**PASSAGE FOR REVIEW:**

========

In the course of 1915, British naval and military forces, assisted by units from France and the British dominions, sought to gain mastery of the Dardanelles and Gallipoli. Their ultimate object was to knock Germany’s ally Turkey out of the Great War. The operation was conducted in two phases. First, an attempt was made to rush a naval force through the Dardanelles to bombard or overawe Constantinople. Then a campaign was launched to seize the Gallipoli Peninsula in order to facilitate the progress of the fleet. Both actions failed comprehensively, and at the end of 1915 the whole costly undertaking was abandoned. In mid-1916 the House of Commons indicated its dismay by appointing a committee of inquiry. The committee reported early in 1917, and its reports have been reissued in these two paperbacks.
How important are the reports of the Dardanelles Commission to an understanding of the First World War? Britain was not primarily at war with Turkey, but with Germany. The Turks had become involved only because they shared Germany’s hostility to Russia. For the Western Allies, however, the war against the Kaiser had taken an unwelcome turn by the end of 1914. Although the German Army’s drive to Paris had been halted, it had not been pushed out of France, and the stalemate of trench-warfare had been reached. The means of ending the war were not obvious, and the cost in lives was already daunting.

========

**WHAT YOU ARE ASKED TO DO:** According to the passage on the Dardanelles campaign, what was the ultimate object of the 1915 operation? The material after this point is separate from the passage on the Dardanelles campaign.

**STORED DATA:**
========

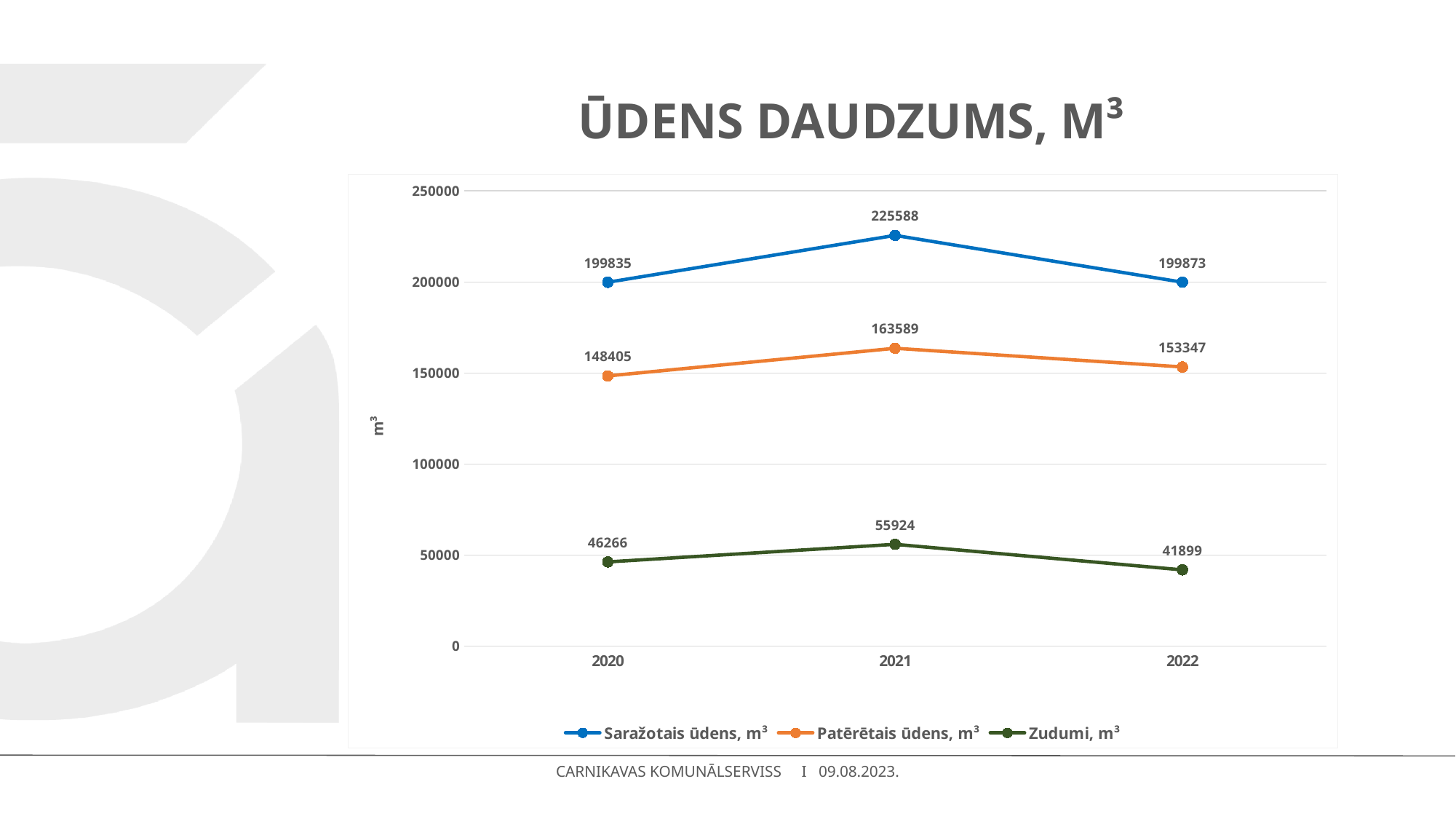
Is the value for Patērētais ūdens, m³ in 2021 greater or less than 150000? greater What is the title of the chart? ŪDENS DAUDZUMS, M³ In which year is Patērētais ūdens, m³ lowest? 2020 Which is larger: Zudumi, m³ in 2020 or in 2022? 2020 In which year is Zudumi, m³ highest? 2021 What is the value of Zudumi, m³ in 2022? 41899 How many years are shown on the x axis? 3 How many series does the legend list? 3 What is the value of Saražotais ūdens, m³ in 2021? 225588 What is the value of Patērētais ūdens, m³ in 2020? 148405 What kind of chart is shown on the slide? line chart What is the difference between Saražotais ūdens, m³ and Patērētais ūdens, m³ in 2022? 46526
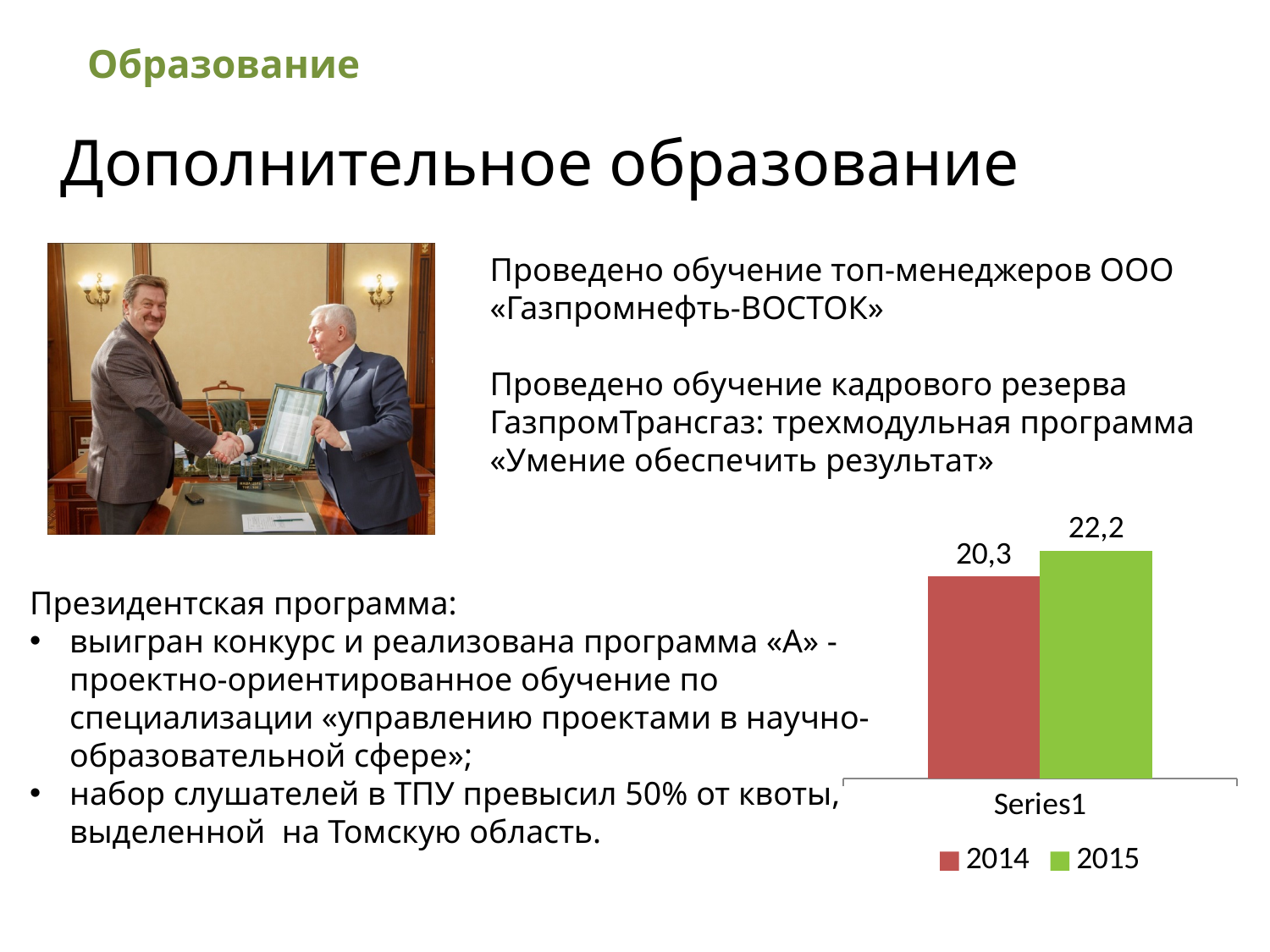
How many bars are plotted in the chart? 2 What is the value for 2015 in the bar chart? 22,2 Is the value for 2015 larger or smaller than the value for 2014 in the bar chart? larger What kind of chart is shown on the slide? bar chart What is the difference between the 2015 and 2014 values in the bar chart? 1,9 How many series does the legend of the bar chart list? 2 Which colour represents 2015 in the bar chart? green What category label is shown on the x axis of the bar chart? Series1 Which year has the lower value in the bar chart? 2014 Which year has the higher value in the bar chart, 2014 or 2015? 2015 What is the value for 2014 in the bar chart? 20,3 Do the values in the chart rise or fall from 2014 to 2015? rise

========

**TASK RESULT:** To knock Germany's ally Turkey out of the Great War.